I did all this in photoshop which was rather painful but I tried to make it as organized as possible. The breakers replaced the blade style fuses I used in the original diagram.
 
Sorry it is hard to understand. What I did was this:

-Two hot lines going in (red and black)
-Then I ran a line from the incoming black line to the switch which then goes back to the DPDT to control the open or close state of the switch.
-Added a neutral line since it will need one.
-after the DPDT I added two wires to an indicator light which will light up with the switch is open.
-then one hot line goes to the element and the other goes to the SSR which then goes to the element.

That makes sense, but I usually see the SSR before the DPDT relay. What I mean by that is the SSR between the PID and the DPDT relay, instead of the SSR between the DPDT and the element. I suppose it doesn't really matter though... :confused:

Providing a better schematic would really help us with giving input and would really help you with troubleshooting any future problems. This is some dangerous stuff, so be as thorough as you can.

I did all this in photoshop which was rather painful but I tried to make it as organized as possible. The breakers replaced the blade style fuses I used in the original diagram.

Why the replacement?

I am not trying to bug you or anything. I'm just working on something very similar and also trying to understand all of it.

Wonder if you could add another contact block on the 3way switch so the rims would only activate when the bk element is off,

I'm conjuring up something to solve this problem. I want to use the MLT element in an ERIMS tube, while the HLT/BK elements are for EHERMS. I'll post what I come up with as soon as I can.
 
I was using WBerry's suggestion from the second post and added the breakers inside the box, however inline tube fuses were also suggested...and I may go that rout anyway.

I will work on tracking down actual diagrams for the different switches so that I can actually show where the wires will connect.

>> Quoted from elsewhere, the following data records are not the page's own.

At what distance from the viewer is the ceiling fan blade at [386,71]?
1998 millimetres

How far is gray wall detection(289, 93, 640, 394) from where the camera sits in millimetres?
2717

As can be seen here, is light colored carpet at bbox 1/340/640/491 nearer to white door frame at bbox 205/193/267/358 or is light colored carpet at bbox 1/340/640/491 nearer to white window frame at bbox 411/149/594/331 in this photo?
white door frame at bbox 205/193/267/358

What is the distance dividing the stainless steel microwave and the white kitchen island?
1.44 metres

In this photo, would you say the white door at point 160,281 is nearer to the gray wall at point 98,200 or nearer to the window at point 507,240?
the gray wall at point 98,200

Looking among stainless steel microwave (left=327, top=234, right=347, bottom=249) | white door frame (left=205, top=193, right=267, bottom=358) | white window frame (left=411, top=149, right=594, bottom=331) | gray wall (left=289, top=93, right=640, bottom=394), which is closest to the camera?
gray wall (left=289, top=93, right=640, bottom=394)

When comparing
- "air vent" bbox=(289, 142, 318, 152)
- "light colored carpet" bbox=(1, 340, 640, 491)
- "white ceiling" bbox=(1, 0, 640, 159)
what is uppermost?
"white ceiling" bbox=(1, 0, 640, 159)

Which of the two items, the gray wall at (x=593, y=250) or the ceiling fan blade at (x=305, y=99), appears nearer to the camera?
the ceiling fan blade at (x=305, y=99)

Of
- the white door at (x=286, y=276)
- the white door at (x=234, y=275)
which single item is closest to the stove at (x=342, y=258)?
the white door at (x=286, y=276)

Look forward to seeing your solution to the 3 position switch issue. I was just going to make sure I was careful but it never hurts to build in something that mitigates user error.
 
CPanelDiag.png


http://i378.photobucket.com/albums/oo223/andersnelson/CPanelDiag.png

Ok here is my next crack at a cpanel diagram. Sorry about the SSR symbol...it was the only one that came with the program. I simplified this one again to make sure I had the fundamentals taken care of. I may try to add a three pos switch to only allow power to the BK element or the RIMS and the HLT elements. Ok, fire away.
 
Good catch!
Yes, the LEDs need to be in parallel rather than in series with the contactor coils.

I learned the hard way when I tested my newly finished control box. I couldn't figure why i wasn't getting enough power to the contactor until I measured the voltage after the LED. It dropped from 120 to 4 volts. The LED itself doesn't take much to light it so for 120v LEDs a resister is added. I didn't think of that. After some snipping of several zipties I got it wired correctly.
 
Nicely done! Do those LEDs need to be connected to neutral to energize?

Good catch!
Yes, the LEDs need to be in parallel rather than in series with the contactor coils.

Yes, parallel indeed, but I don't think that's what he was talking about actually. The LEDs you have for the pumps. They are connected to the hot line twice instead of the hot and the neutral.
 
Sorry for the late response. Yes I used TinyCad. It took a couple minutes to learn and then it was easy, and like EarthBound said...ITS FREE! Thanks Walker I will make sure to swap out one hot for the neutral.
 
Yes, parallel indeed, but I don't think that's what he was talking about actually. The LEDs you have for the pumps. They are connected to the hot line twice instead of the hot and the neutral.